A person standing near the edge of a cliff 120 feet above a lake throws a rock upward with an initial speed of 40 feet per second. The height of the rock above the lake at the bottom of the cliff is a function of time and is described by the function H(t) = –16t2 + 40t + 120.
a) How many seconds will it take until the rock reaches its maximum height?
b) What is that height?
H(t) = -16t^2 + 40t + 120
Finding critical point...
H'(t) = -32t + 40 ...... Differentiation
0 = -32t + 40
32t = 40
t = 1.25 seconds
Thats you answer for (a). Use it to find the answer for (b).
Thats you...
I meant "that's your..."
a) To find the time it takes for the rock to reach its maximum height, we need to determine when the velocity of the rock changes from going upward to going downward. The velocity of the rock can be found by taking the derivative of the function for the height:
V(t) = dH/dt = -32t + 40
We set V(t) equal to zero and solve for t:
-32t + 40 = 0
-32t = -40
t = 40 / 32
t = 1.25 seconds
Therefore, it will take the rock 1.25 seconds to reach its maximum height.
b) To find the maximum height of the rock, we substitute the time value we found in part a) into the height function H(t):
H(1.25) = -16(1.25)^2 + 40(1.25) + 120
H(1.25) = -16(1.5625) + 50 + 120
H(1.25) = -25 + 50 + 120
H(1.25) = 145 feet
Therefore, the maximum height of the rock above the lake is 145 feet.
To find the answer to the first question, we need to determine the time it takes for the rock to reach its maximum height.

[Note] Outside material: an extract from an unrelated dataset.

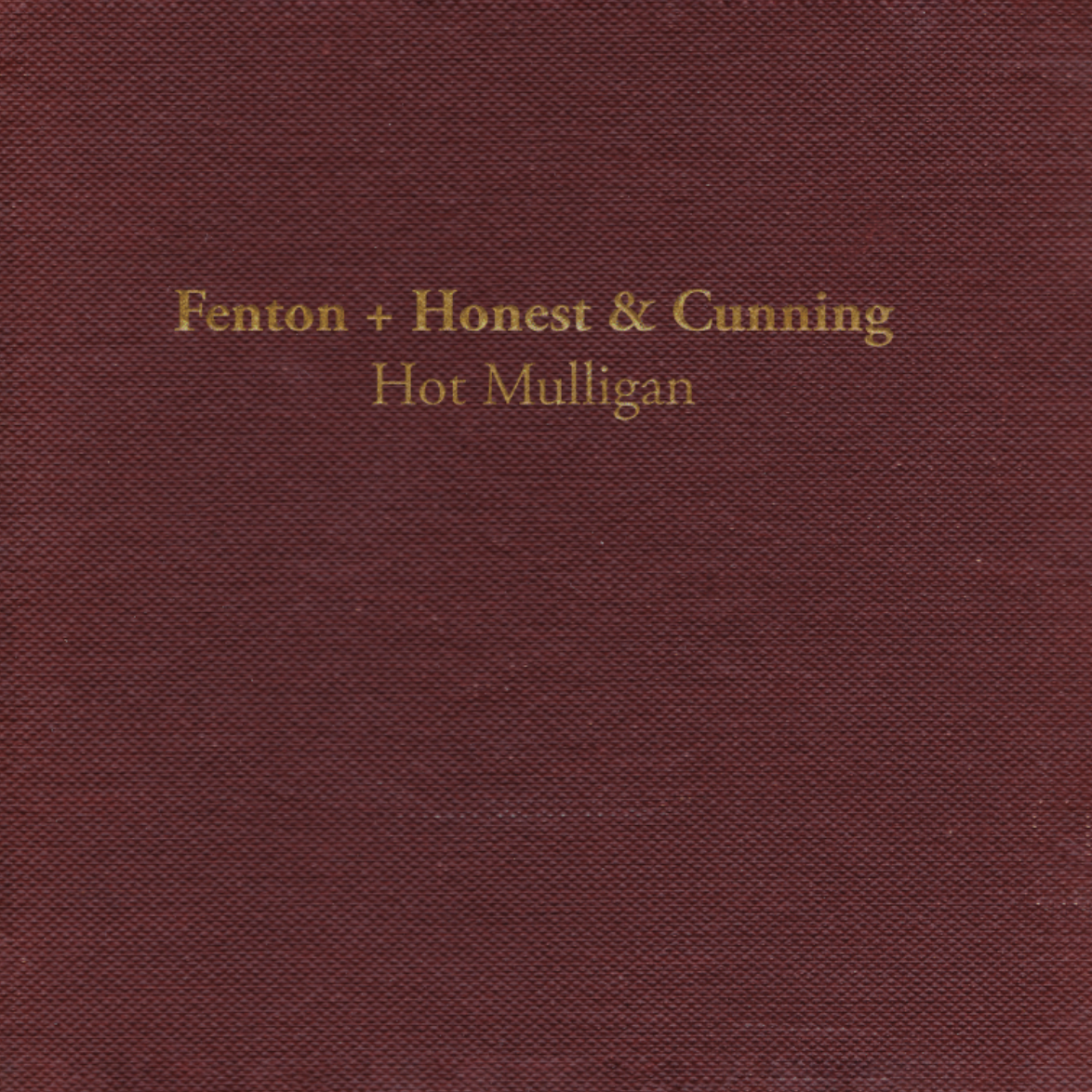 Hot Mulligan - Fenton + Honest & Cunning [PRE-ORDER]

a) The maximum height of the rock occurs at the vertex of the quadratic equation H(t) = -16t^2 + 40t + 120. The vertex of a quadratic equation in the form of H(t) = at^2 + bt + c is given by the formula t = -b / (2a).

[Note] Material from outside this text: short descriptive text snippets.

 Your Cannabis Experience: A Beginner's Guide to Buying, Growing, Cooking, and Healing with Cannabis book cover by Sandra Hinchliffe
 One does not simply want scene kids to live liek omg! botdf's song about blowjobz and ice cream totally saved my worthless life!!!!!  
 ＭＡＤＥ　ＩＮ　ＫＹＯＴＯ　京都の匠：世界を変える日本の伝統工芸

In our case, a = -16 and b = 40. Plugging these values into the formula, we get:
t = -40 / (2 * -16)
t = -40 / -32
t = 1.25
So, it will take 1.25 seconds for the rock to reach its maximum height.
b) To find the maximum height, we substitute the value of t = 1.25 into the equation H(t) = -16t^2 + 40t + 120.
H(1.25) = -16(1.25)^2 + 40(1.25) + 120
H(1.25) = -16(1.5625) + 50 + 120
H(1.25) = -25 + 50 + 120
H(1.25) = 145
Therefore, the maximum height of the rock above the lake is 145 feet.